Miguel Morales est membre du groupe de recherche de David Ceperley à l'université de l'Illinois. En compagnie de Carlo Pierleoni de l'université de L'Aquila (Italie), ainsi qu'Eric Schwegler, Sebastien Hamel et Kyle Caspersen, des chercheurs du célèbre Lawrence Livermore National Laboratory (LLNL), il a conduit des simulations de dynamique moléculaire pour préciser l'équation d'état d'un mélange d'hélium et d'hydrogène dans les conditions de températures (4.000 à 10.000 K) et de pressions régnant à l'intérieur des géantes gazeuses.

Cliquer pour agrandir. Une autr représentation d'atiste des résultats des simulations des chercheurs. En jaune l'hélium et en blanc l'hydrogène. © Kwei-Yu Chu

Comme on s'y attendait, il arrive un moment où l'hélium devient insoluble dans l'hydrogène métallique liquide. Des gouttes d'hélium apparaissent et une émulsion se forme. Cependant, comparativement aux estimations précédentes, les puissantes simulations des superordinateurs du LLNL indiquent que la température de séparation est plus élevée.

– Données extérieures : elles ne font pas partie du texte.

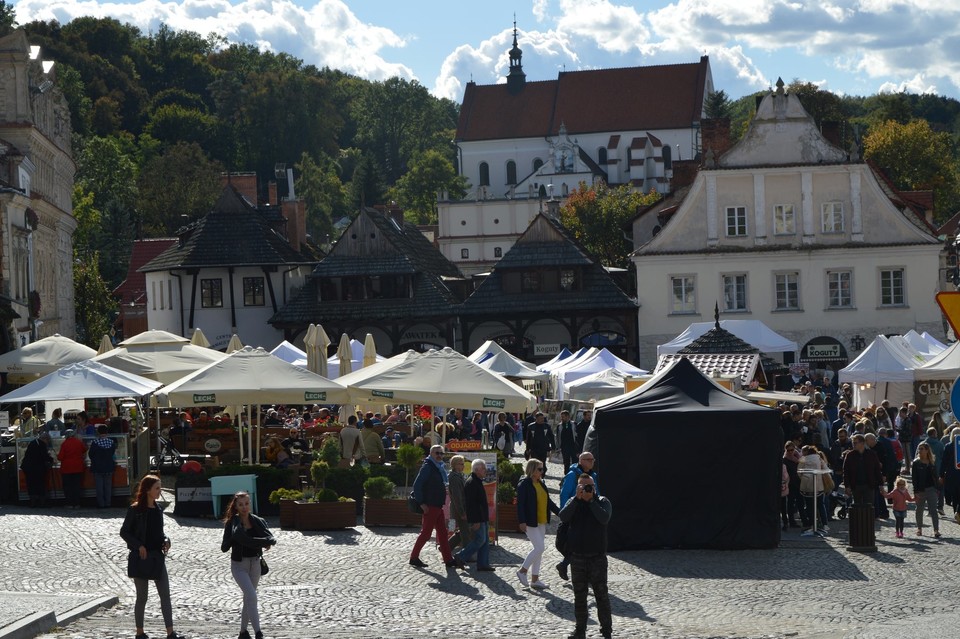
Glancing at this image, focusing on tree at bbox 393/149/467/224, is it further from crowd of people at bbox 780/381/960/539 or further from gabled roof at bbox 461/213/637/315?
crowd of people at bbox 780/381/960/539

Le mélange reste stable sur une plus grande portion de l'intérieur des géantes qu'on ne le pensait et, paradoxalement, le mélange est plus stable sur Saturne que sur Jupiter. Les pluies d'hélium existeraient bien, mais elles occuperaient comparativement des régions plus grandes de l'intérieur de Jupiter qu'au sein de Saturne.

Les chercheurs pensent donc que ces résultats devraient conduire à reconsidérer les modèles de l'intérieur des géantes. On doit donc s'attendre à une modification de notre compréhension de leur météorologie et peut-être aussi de la façon dont un champ magnétique y est généré.